To meet the actual requirement from FISC — rather than the one they’re willing to comply with — FBI needs to dramatically restructure the compliance to this reporting requirement, to measure when a search is done for criminal purposes, and then — as soon as an agent conducts that review — gets noticed to the FISC.

Of course, that would require precisely the kind of tracking the FBI has refused to do. Their arbitrary rewriting of this requirement demonstrates why.

Update: In application for certificates submitted on September 26, 2016, DOJ said this about its back door searches:

In a latter filed on December 4, 2015, the government noted that there is no automated way for the FBI to track whether a query is run solely for a foreign intelligence purpose, to extract evidence of a crime, or both. However, the December 4, 2015 letter detailed the processes the FBI put in place to attempt to identify those queries that are run in FBI systems containing raw 702-acquired information after December 4, 2015, that are designed to extract evidence of a crime. In addition, the December 4, 2015 letter explained that FBI had issued guidance to its personnel about this reporting requirement and the process to enable FBI to centrally track such scenarios and report any such queries to NSD that would fall under the reporting requirement described above. Additionally, NSD conducts minimization reviews in multiple FBI field offices each year. As part of these minimization reviews, NSD and FBI National Security Law Branch have emphasized the above requirements and processes during field office training. Further, during the minimization reviews, NSD audits a sample of queries performed by FBI personnel in the databases storing raw FISA-acquired information, including raw section 702-acquired information. Since December 2015, NSD has reviewed these queries to determine if any such queries were conducted solely for the purpose of retaining evidence of a crime. If such a query was conducted, NSD would seek additional information from the relevant FBI personnel as to whether FBI personnel received and reviewed section 702-acquired information of or concerning a U.S. person in response to such a query. Since the above processes were put in place in December 2015, FBI and NSD have not identified any instance in which FBI personnel have received and reviewed section 702-acquired information of or concerning a United States person in response to a query that is not designed to find and extract foreign intelligence information.

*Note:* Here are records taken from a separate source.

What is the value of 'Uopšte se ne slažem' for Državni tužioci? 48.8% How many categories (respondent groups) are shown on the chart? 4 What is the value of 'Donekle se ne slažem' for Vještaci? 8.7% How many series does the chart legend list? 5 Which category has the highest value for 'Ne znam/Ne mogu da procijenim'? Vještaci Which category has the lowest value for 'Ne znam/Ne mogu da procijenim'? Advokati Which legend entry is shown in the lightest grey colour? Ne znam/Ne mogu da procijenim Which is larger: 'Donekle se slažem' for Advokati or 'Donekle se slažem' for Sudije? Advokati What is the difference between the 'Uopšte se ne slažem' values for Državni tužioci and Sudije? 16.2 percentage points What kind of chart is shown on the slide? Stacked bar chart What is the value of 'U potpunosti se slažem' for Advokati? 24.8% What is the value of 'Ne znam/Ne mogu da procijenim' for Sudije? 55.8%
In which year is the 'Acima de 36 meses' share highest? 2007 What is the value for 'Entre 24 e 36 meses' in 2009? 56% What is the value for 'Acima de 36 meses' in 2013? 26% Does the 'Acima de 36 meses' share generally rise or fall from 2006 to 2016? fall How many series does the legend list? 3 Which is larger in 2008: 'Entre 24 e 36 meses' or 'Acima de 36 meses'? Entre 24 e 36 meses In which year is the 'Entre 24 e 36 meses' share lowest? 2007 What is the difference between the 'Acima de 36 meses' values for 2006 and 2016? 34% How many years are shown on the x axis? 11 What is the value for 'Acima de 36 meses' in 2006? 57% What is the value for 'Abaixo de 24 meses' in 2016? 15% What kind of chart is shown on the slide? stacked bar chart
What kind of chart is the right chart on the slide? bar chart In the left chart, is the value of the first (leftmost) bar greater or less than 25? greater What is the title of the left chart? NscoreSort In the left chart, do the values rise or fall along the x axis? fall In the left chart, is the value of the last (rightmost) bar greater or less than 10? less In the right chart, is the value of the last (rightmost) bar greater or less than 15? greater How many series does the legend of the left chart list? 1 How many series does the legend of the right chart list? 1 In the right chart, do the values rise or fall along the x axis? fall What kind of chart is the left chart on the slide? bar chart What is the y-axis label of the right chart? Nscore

There are several key details here.

First, DOJ reported no queries on September 26, which means the query must have happened after that (though it’s not clear whether Collyer’s opinion would reflect the most recent reporting).

It’s also clear DOJ will only find these in spot checks. As DOJ makes clear here (and as was misrepresented at a recent hearing), NSD and ODNI don’t actually visit every FBI office (though I’m sure they hit SDNY, EDNY, DC, EDVA, MD, and NDCA routinely, which are the biggest national security offices). That means there’s not going to be a chance to find many possible queries.

There’s also some fuzzy language here. I’m particularly intrigued by this double usage of “FBI personnel,” as if someone from outside of FBI does review this, perhaps on an analytical contract.

If such a query was conducted, NSD would seek additional information from the relevant FBI personnel as to whether FBI personnel received and reviewed section 702-acquired information of or concerning a U.S. person in response to such a query.

Or perhaps FBI calls up NSA and asks them to access the same content?

Finally, it’s clear the definition FBI is using, with respect to “foreign intelligence, crime, or both” permits generalized queries (in part to see if there’s intelligence to use to coerce someone to be an informant) that could serve either purpose. Such an approach cannot measure how much more often someone more likely to talk with a 702 target — like Muslims or Chinese-Americans — get pursued for crimes after a longer assessment decides against using the person as an informant.

Which is another way of saying that this metric is not measuring what Judge Hogan wanted it to measure.